あら、そんなに苦しそうな顔をするのね。貴方が作った物なのに、嫉妬しているの?
わたくしに触れないと決めたのは、あなたのくせに。
「回復して最初に開いたお茶会の時も、殿下がすっぽかした王族行事も、剣の稽古も、不安な夜も、全部、全部全部! この子がそばにいてくれた……っ!!」
思った以上に感情が昂ってしまったようだ。イオルムを睨みつけるとたじろいでいる。
「リリス……」
「あなたはわたくしを捨てたんだわ。あの人たちと同じように」
そう、わたくしを産むだけ産んで、何もしない両親と同じ。
「違う!」
「何が違うの!!」
反射的に叫んだら、蛇になったミドガルがわたくしの腕に絡みついてきた。
大丈夫? と尋ねるように、顔を覗き込んでくる。
「ふふ、ごめんねミドガル。あなたを創った人はとっても無責任よね。創るだけ創って、あとは放ったらかし」
ミドガルに頬を寄せると、頬にそっと口付けてくれた。
本当に、誰かさんとは大違い。
「そんな、つもりじゃ……」
「産んで産みっぱなし。創って創りっぱなし。何が違うの」
そんなつもりじゃない?冗談じゃないわ。
そんなつもりじゃないのなら。
どうしてわたくしはこんなに傷つかなければならなかったの。
「わたくしはセス家を取り戻す。わたくしを産んだだけの肉塊も、腐った運命に憧れる兄も全て殺して。

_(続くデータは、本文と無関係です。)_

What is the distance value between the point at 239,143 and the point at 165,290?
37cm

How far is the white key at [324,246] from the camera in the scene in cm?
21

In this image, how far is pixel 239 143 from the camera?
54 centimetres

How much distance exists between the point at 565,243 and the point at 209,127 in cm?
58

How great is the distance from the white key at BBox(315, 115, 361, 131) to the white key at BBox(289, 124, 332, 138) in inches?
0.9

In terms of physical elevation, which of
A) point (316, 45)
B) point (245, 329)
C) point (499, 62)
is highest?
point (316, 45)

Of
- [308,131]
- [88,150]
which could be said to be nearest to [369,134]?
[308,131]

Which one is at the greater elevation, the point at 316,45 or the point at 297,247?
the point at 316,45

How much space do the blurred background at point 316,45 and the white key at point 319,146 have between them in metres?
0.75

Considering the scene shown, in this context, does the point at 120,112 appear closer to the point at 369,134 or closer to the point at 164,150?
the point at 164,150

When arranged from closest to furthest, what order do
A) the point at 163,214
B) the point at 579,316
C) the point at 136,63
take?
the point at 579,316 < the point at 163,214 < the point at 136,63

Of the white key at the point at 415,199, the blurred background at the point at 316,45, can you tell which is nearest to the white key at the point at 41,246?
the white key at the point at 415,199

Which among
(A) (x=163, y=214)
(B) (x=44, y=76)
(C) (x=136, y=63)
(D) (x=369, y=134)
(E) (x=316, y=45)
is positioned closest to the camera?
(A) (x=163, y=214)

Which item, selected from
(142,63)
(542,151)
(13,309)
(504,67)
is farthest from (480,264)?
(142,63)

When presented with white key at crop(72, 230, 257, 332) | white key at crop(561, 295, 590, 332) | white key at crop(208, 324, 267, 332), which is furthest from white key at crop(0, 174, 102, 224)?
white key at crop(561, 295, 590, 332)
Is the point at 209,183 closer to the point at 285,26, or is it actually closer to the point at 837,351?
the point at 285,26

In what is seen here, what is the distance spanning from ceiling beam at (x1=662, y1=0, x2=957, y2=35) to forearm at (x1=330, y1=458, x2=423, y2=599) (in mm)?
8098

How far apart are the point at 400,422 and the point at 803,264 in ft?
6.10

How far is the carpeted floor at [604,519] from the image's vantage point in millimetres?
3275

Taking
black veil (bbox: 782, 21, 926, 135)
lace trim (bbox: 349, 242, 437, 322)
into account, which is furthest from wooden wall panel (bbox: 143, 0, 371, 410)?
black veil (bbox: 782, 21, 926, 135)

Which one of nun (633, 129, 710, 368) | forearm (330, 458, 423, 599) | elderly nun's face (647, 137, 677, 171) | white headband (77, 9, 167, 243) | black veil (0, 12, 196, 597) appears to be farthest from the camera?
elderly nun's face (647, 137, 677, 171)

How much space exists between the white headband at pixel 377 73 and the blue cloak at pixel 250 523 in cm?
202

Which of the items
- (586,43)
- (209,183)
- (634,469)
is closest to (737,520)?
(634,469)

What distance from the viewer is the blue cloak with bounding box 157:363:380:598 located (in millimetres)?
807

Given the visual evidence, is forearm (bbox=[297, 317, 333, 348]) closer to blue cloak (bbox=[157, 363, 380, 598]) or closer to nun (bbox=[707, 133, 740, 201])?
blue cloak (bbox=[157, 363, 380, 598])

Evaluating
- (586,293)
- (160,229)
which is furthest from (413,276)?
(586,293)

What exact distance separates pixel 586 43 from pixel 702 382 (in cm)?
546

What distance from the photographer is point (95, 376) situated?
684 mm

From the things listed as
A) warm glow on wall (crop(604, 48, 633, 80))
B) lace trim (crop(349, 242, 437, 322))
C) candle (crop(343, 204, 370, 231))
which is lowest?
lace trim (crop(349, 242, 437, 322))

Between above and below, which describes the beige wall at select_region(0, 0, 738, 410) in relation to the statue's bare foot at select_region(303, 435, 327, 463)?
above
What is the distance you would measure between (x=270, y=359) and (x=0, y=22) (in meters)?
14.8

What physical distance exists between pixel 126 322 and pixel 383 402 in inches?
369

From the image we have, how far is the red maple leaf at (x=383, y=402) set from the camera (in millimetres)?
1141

……だから今からするこれは、その予行練習。わたくしを捨てた男が創ったミドガルでそのろくでなしを殺すの。ふふふ、素敵でしょう?」
良い顔ね、イオルム。でも、まだまだ。
ーー何度でも絶望させてあげる。
わたくしがあなたに絶望したように。
「殿下を殺せば婚約者ではなくなるけれど、陛下はお荷物を始末した褒章と慰謝料がわりに、わたくしがセス家の当主になるための助力は惜しまないと約束してくださったわ。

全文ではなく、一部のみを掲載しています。